▶ _Prompt_
Render the records from the first line through the line containing "Lace Trim V-Neck Top" as a Markdown table. Use two columns, "Row" and "Entry": put a running number in the first and each line in the second, and leave out blank lines.

▶ _Provided data_
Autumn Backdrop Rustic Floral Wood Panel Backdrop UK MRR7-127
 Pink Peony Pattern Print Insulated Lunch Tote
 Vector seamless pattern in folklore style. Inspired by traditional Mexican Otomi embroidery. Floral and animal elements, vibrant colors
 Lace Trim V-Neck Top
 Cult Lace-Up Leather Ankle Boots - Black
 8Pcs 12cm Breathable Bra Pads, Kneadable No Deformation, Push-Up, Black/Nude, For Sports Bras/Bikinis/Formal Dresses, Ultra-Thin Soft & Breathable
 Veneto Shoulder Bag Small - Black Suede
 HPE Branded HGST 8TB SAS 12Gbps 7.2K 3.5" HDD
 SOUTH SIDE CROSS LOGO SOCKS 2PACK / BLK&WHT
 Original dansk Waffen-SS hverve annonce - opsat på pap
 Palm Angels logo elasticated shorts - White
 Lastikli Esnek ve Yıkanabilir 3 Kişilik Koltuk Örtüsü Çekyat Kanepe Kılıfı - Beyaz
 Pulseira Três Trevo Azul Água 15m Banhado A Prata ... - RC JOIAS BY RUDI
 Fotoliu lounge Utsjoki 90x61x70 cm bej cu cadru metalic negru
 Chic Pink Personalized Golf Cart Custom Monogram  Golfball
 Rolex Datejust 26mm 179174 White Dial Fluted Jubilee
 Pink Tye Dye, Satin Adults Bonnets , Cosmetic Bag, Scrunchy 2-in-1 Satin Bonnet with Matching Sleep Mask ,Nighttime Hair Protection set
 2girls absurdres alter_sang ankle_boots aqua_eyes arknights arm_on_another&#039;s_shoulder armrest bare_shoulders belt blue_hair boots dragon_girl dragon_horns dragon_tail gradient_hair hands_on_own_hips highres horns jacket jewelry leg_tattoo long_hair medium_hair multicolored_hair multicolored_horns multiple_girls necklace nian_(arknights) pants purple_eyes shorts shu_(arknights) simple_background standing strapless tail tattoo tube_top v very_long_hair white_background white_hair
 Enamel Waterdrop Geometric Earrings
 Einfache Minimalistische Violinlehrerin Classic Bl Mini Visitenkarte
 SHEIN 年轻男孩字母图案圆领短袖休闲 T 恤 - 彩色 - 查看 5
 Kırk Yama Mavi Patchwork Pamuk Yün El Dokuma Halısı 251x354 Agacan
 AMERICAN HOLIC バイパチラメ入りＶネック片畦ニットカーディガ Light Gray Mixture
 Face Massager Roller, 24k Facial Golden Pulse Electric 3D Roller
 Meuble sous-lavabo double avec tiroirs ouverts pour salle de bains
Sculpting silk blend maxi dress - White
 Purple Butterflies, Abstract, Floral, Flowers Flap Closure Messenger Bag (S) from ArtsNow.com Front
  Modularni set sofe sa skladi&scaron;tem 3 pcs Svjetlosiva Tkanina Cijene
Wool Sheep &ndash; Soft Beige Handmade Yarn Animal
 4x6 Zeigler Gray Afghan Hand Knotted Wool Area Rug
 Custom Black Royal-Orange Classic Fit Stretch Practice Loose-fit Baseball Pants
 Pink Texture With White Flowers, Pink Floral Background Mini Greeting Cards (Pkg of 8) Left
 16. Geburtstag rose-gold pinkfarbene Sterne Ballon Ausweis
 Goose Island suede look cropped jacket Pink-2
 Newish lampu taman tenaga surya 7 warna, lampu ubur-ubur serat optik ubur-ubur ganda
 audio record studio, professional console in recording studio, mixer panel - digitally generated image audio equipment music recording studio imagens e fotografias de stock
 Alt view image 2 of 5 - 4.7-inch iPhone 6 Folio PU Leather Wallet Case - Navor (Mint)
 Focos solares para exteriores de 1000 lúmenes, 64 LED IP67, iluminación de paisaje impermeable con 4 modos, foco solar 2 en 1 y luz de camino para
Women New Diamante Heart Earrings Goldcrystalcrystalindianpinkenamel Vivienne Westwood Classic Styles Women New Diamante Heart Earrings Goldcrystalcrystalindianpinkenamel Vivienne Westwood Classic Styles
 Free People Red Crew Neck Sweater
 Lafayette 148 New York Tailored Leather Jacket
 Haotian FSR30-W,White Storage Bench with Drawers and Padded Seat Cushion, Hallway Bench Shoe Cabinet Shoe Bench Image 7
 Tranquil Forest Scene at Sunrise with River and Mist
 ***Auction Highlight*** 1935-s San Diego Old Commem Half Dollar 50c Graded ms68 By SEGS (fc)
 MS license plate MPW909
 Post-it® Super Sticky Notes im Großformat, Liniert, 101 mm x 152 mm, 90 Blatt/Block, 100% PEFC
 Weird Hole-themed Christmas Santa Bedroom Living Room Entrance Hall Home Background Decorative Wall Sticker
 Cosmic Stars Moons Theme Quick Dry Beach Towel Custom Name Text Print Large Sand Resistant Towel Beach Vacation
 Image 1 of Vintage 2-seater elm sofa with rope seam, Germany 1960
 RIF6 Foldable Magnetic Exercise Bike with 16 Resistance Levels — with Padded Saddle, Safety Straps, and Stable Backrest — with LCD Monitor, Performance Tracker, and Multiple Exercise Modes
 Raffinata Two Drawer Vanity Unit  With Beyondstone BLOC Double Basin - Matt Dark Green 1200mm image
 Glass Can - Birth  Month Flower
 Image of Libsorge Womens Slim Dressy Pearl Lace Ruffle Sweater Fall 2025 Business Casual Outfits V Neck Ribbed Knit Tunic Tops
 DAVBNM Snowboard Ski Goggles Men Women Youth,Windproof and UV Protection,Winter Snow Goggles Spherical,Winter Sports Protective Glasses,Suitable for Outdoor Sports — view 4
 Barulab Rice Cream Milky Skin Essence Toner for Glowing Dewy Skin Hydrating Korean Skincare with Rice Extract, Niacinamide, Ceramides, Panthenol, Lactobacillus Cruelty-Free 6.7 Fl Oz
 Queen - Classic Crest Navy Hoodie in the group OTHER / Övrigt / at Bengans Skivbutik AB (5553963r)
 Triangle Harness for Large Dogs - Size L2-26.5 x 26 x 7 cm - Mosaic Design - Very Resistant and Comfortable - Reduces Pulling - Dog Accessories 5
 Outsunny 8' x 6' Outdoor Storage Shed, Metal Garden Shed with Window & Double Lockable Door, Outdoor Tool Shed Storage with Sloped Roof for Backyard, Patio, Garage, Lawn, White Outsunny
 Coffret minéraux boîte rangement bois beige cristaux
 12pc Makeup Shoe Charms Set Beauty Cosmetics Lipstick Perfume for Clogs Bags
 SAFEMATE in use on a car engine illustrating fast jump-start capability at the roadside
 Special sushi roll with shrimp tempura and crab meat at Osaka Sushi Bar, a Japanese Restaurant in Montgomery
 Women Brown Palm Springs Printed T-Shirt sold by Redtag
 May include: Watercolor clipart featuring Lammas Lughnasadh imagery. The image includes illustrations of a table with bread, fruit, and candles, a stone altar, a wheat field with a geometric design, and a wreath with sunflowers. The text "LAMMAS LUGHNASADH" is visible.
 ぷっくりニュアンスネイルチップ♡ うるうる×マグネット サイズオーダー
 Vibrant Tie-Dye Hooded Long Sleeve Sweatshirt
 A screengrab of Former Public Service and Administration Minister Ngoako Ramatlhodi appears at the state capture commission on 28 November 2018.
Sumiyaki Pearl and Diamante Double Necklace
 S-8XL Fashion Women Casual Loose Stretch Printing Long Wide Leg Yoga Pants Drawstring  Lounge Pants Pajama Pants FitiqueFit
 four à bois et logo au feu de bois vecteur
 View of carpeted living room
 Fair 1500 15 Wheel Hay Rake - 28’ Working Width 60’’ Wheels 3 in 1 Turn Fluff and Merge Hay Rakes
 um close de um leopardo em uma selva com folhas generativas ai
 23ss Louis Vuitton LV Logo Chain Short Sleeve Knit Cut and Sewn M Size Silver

▶ _Problem solution_
| Row | Entry |
|---|---|
| 1 | Autumn Backdrop Rustic Floral Wood Panel Backdrop UK MRR7-127 |
| 2 |  Pink Peony Pattern Print Insulated Lunch Tote |
| 3 |  Vector seamless pattern in folklore style. Inspired by traditional Mexican Otomi embroidery. Floral and animal elements, vibrant colors |
| 4 |  Lace Trim V-Neck Top |